WAXD profiles of a poly(GlyAbzGly) and b poly(AlaAbzAla) during the heating process from 25 to 225 °C. The arrow indicates the point where the WAXD patterns change at the thermal transitions

Full size image

Conclusion

Polypeptides containing the aromatic amino acid Abz were successfully synthesized via papain-catalyzed polymerization of tripeptide ester monomers, GlyAbzGly-OEt and AlaAbzAla-OEt, under moderate conditions (aqueous buffer and 40 °C). The modification of the Abz unit with a natural amino acid, Gly or Ala, at both termini can mitigate the substrate mismatch in the catalytic pocket of papain to provide the Abz-containing polypeptides poly(GlyAbzGly) and poly(AlaAbzAla), whereas the unnatural Abz ester monomer is unreacted in the presence of papain. The resulting polypeptides contained periodic Abz units every three residues, whereas the Abz units were randomly introduced into the polypeptides synthesized via copolymerization of the tripeptide esters with Gly or Ala ethyl ester monomers.
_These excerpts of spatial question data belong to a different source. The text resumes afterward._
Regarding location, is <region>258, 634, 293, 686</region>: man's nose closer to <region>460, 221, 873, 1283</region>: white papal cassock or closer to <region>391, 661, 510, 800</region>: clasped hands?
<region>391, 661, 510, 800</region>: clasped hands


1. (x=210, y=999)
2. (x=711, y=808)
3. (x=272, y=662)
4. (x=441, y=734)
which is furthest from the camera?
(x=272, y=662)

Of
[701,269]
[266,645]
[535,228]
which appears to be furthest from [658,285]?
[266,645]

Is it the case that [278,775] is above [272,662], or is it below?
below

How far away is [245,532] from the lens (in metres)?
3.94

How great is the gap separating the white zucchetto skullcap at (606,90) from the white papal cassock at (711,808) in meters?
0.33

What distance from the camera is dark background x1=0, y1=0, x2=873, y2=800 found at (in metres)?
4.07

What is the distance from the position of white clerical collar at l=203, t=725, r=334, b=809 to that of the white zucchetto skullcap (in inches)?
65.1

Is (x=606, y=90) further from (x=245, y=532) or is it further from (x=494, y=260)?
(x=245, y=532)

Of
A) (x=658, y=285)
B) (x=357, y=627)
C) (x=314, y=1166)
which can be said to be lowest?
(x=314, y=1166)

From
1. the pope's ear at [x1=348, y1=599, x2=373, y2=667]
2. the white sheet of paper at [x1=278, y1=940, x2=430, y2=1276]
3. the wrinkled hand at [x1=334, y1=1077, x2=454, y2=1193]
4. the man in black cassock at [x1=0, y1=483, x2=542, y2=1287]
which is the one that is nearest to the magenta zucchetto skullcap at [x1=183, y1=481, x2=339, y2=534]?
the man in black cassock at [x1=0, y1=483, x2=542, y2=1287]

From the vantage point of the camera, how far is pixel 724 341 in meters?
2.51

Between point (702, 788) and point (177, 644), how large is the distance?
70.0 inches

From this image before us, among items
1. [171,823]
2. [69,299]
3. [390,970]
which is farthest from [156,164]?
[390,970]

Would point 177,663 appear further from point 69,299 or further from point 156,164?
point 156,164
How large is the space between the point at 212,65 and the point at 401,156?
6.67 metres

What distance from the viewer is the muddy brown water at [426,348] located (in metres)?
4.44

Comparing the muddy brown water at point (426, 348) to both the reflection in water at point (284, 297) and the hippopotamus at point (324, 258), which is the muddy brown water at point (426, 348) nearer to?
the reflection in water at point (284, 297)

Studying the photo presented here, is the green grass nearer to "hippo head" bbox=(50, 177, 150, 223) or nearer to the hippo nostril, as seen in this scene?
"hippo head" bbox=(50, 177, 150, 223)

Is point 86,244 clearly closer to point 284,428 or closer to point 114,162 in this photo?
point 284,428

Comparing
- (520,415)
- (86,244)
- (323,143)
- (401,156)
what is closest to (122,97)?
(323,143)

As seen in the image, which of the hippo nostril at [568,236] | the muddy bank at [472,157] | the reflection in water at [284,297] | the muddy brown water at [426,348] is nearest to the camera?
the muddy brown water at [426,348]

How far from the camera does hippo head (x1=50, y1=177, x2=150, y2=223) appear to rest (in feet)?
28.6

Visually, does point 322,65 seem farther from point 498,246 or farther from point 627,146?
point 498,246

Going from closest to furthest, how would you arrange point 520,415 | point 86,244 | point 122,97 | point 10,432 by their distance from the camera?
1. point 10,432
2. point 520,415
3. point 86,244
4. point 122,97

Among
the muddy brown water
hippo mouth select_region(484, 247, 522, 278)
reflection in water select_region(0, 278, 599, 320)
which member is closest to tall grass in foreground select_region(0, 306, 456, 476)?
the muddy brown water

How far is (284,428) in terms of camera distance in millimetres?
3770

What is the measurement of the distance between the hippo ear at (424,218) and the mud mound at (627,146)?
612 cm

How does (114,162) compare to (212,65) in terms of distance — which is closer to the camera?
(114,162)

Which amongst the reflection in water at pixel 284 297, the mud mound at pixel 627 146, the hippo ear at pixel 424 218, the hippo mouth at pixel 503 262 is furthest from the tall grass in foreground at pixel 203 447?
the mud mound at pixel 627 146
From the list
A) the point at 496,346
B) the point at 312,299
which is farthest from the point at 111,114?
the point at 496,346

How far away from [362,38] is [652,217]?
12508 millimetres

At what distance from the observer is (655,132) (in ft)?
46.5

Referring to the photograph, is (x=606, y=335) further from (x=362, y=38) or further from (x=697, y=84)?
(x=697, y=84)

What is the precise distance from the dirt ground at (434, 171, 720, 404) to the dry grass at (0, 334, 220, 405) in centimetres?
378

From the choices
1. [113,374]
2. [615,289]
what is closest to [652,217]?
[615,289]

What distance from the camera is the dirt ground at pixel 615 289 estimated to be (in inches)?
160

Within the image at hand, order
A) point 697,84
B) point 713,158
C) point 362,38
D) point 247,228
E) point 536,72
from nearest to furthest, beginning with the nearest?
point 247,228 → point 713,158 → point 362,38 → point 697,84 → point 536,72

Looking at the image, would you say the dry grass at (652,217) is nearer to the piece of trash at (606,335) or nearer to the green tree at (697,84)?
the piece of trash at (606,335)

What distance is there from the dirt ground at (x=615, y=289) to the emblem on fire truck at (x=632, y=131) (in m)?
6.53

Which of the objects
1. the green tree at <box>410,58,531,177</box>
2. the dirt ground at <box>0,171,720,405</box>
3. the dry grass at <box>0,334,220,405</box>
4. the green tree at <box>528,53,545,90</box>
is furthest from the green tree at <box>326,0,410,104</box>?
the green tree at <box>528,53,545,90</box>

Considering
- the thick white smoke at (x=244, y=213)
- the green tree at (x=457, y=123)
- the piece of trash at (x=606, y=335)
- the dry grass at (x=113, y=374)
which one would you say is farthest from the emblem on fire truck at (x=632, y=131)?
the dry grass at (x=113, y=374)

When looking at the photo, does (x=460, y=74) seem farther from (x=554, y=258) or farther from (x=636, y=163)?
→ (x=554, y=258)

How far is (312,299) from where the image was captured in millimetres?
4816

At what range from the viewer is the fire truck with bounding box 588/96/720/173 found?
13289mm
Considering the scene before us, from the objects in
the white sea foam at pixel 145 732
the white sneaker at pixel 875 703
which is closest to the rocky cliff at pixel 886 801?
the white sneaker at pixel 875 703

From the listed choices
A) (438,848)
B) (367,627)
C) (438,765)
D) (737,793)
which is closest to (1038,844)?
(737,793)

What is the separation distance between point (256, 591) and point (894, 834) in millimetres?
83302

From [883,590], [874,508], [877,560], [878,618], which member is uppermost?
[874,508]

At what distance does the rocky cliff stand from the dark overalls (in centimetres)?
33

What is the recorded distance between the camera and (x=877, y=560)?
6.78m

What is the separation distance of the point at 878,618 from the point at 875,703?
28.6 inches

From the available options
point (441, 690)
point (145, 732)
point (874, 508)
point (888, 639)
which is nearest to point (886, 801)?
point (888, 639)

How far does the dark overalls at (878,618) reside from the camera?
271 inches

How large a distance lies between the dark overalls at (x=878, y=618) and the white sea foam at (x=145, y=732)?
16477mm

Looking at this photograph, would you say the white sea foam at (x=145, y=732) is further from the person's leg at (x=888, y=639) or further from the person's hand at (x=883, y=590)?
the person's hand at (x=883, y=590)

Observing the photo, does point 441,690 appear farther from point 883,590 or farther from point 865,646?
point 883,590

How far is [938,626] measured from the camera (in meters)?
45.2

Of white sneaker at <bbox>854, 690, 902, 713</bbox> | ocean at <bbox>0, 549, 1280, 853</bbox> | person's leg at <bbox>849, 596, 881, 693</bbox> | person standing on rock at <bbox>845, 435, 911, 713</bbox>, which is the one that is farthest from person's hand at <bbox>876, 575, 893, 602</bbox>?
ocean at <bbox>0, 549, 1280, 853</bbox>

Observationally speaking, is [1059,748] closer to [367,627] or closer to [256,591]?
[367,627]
Structural analysis using IR and WAXD measurements revealed that the periodic polypeptide containing Abz units showed specific secondary structures similar to that of polyGly or polyAla, a backbone polypeptide. The thermal stability of poly(GlyAbzGly) and poly(AlaAbzAla) was comparable to those of polyGly and polyAla or slightly higher, but the random introduction of Abz units substantially deteriorates the thermal stability. Therefore, the periodic introduction of aromatic units is essential for achieving the excellent thermal properties of Abz-containing polypeptides, which are highly associated with their secondary structures. The method to synthesize the aromatic-containing polypeptides can be applied to develop novel eco-friendly materials with high thermal stability and high biodegradability due to their polypeptide backbone.